The 5 Best Books For Teaching Reading Skills In Early Childhood

By on April 15, 2013

Goodnight Moon!

Cultivating an interest in reading that will last from childhood through old age requires that parents start the process early. The sooner children are exposed to the joys of reading, the more likely they are to associate the experience with pleasure and fulfillment. Reading with your children from a young age has also been proven to encourage success with reading skills in the classroom. The challenge often comes for parents when they are faced with the huge variety of books available to them. Many parents start with the books that are familiar to them from their own childhood, but it is a good idea to expand the collection so that your child can have variety and develop their own favorites which they can later share with their children.

Get Interactive

Maintaining the attention of your toddler during reading time is much easier when the book allows them to participate in the story through tactile engagement. Textures and sounds make the experience fun and interesting for them each time. Dorothy Kunhardt’s Pat the Bunny has opportunities for peek-a-boo and gazing into mirrors within its pages. The child can actually touch the soft fur of the bunny that takes them through the adventures in the story. The thick binding and cardboard pages also make this a great book. It will be able to stand up to years of story time without falling apart.

• _Information shown_
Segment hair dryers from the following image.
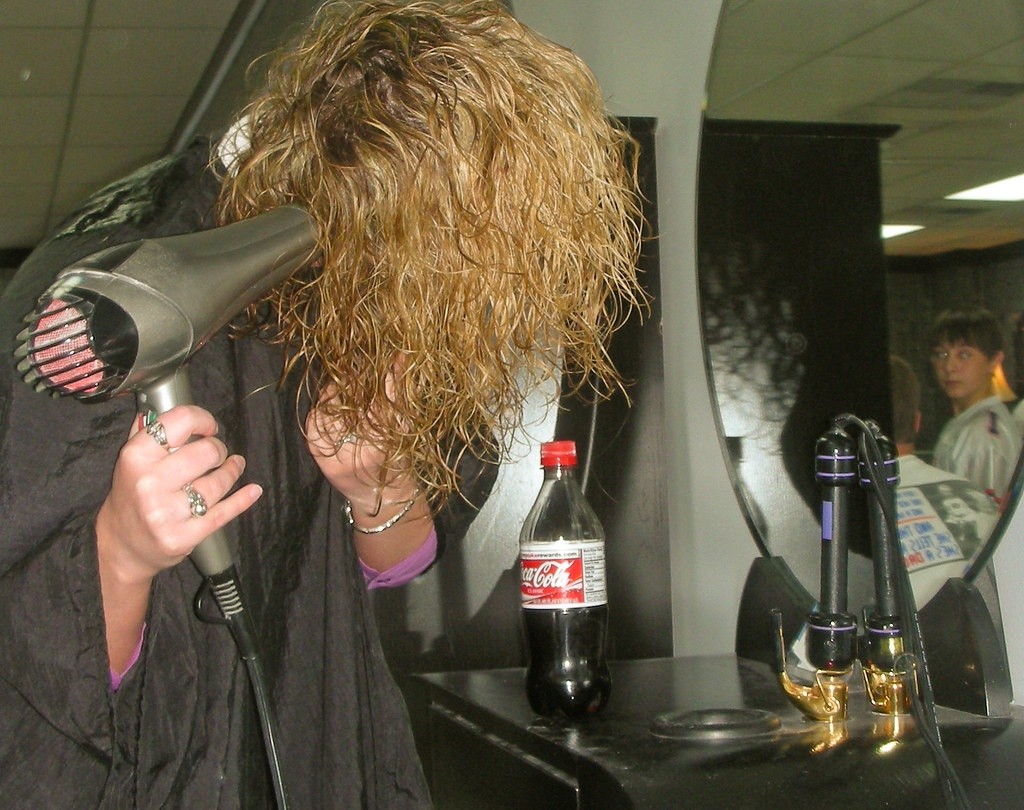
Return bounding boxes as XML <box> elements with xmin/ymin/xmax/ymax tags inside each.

• _Exercise objective_
Pick up the article on books for teaching early reading where it stops and carry it further.

• _Final result_
Sleepy Time

Goodnight Moon is one of the best bedtime stories around. It has stood the test of time and remains as a classic. The familiar subject of daily routines such as getting ready for bed allows children to relate to the story. The rhyming text soothes any nervous or fidgety child so that they can relax as they prepare to slip off into their dreams. The story also offers some object recognition as the main character says goodnight to all the objects in the bedroom.

Rhyme Time

Dr. Suess’s classic, One Fish, Two Fish, Red Fish, Blue Fish, is the perfect tale for adopting the “sing-songy” aspect of story time. Reading with this kind of musical tone and intonation assists in engaging the attention of the child. They are able to pick up on concepts of rhythm and sentence structure based on the rhymes that tell the story. The nonsensical characters and situations presented in the story also encourage the imagination. The illustrations assist in engagement by using bold lines and bright, beautiful colors.

Monkeying Around

Al Perkin delivers a home run with Hand, Hand, Fingers, Thumb. This interactive story featuring the antics of dozens of monkeys who will leave your child’s body moving with the cadence of the text. Drumming monkeys encourage children to join in on the fun as they are instructed to use different body parts to create rhythms. The additional labeling and tactile use of body parts provides further learning experiences. Your child will soon know the names of their most vital limbs, and they will know exactly how to use them.

Good Habits

What Color Is Your Underwear? is the perfect book to introduce to small children during potty training. The story cleverly mixes in the routines of using the bathroom with color recognition. The book is organized in flaps that the child lifts to discover the color of the character’s underwear. The idea of “big kid underwear” is also emphasized throughout the text, preparing your child for the transition away from diapers.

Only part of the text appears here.